Markas Kepolisian Ikut Pindah
Karena ibukota berpindah, maka markas Kepolisan Indonesia pun ikut
dipindahkan. Karena belum memiliki markas yang bisa dijadikan komando, serta
dengan pertimbangan strategi perang makan dipilihlah daerah di barat Kabupaten
Sleman. Tepatnya di Dusun Kwayuhan Desa Sendangmulyo Kecamatan Minggir. Masyarakat
antusias menyambut keputusan ini.
Maka para penduduk merelakan rumahnya sebagai markas kepolisian,
sebagai kantor administrasi maupun dapur umum. Hingga kini situs-situs tersebut
masih bisa ditemukan dan telah dibuat sebuah monumen yang dinamai Monumen
Wiranara.
Monumen Wiranara merupakan monumen berbentuk tembok dengan gambar
rilief, berukuran sekitar 3 x 3 meter. Di bagian atas terdapat bentuk kobaran
api sejumlah 17 dengan kelopak obor 8
buah. Serta terdapat tikel dibadan monumen sebanyak 45 buah. Angka-angka tersebut menggambarkan
waktu proklamasi kemerdekaan. Sedangkan relief menggambarkan proses pendidikan
kepolisian yang dilakukan secara sederhana. Dengan duduk lesehan.
Wiranara sendiri berasal dari kata ‘wira’ yang berarti berani dan ‘nara’

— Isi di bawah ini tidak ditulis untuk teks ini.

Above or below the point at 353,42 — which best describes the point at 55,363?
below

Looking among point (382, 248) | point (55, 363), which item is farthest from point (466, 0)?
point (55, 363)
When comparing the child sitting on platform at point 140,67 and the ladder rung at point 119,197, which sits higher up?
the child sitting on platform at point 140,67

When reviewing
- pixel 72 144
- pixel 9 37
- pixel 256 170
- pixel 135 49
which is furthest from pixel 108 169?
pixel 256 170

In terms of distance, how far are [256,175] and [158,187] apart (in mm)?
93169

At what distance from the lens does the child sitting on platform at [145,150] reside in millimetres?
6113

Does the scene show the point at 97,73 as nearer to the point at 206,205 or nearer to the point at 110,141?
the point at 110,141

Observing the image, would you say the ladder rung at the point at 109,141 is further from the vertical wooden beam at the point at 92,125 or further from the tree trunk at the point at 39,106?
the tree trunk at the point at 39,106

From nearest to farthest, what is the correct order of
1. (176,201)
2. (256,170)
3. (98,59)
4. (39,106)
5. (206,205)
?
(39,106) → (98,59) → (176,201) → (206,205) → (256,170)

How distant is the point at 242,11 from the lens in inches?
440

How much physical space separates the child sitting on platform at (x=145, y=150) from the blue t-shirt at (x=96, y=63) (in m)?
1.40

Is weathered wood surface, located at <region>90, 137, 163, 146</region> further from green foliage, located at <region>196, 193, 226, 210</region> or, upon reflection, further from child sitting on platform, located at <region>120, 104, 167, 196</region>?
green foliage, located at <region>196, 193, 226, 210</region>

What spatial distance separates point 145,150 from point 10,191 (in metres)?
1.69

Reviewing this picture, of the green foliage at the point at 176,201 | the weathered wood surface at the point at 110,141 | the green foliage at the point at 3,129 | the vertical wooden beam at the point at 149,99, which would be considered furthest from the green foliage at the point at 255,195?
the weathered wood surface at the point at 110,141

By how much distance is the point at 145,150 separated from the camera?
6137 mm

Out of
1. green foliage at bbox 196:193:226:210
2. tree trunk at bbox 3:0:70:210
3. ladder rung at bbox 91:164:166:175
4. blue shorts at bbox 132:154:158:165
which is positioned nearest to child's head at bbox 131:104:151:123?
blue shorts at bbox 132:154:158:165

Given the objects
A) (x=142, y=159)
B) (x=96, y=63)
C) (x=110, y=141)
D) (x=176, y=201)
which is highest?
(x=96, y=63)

yang bermakna orang. Sehingga sebagai simbol orang yang pemberani. Kini monumen
ini bersebelahan dengan SD N Kwayuhan dan terdapat Pendopo yang bisa digunakan
untuk berbagai kegiatan.
Monumen Wiranara merupakan hadiah dari Kepolisian Republik
Indonesia untuk mengenang dan rasa terima kasih atas jasa warga Dusun Kwayuhan
dan sekitarnya. Monumen ini diresmikan oleh Kapolri Jenderal Anton Soedjarwo
pada 1983 dan masih terawat dengan baik hingga sekarang. Para anggota
Kepolisian yang baru menamatkan pendidikan, biasanya melakukan longmarch dari
Polda DIY ke Monumen Wiranara.
Beberapa rumah pendudukan yang sempat digunakan sebagai markas
antara lain, rumah Kepala Desa, Damanuri sebagai markas komando dilengkapi pos
jaga dan kini dimanfaatkan untuk pos kamling. Rumah Jiwo Suharsono sebagai
kantor administrasi dan rumah Hadi Wiyono dijadikan dapur umum.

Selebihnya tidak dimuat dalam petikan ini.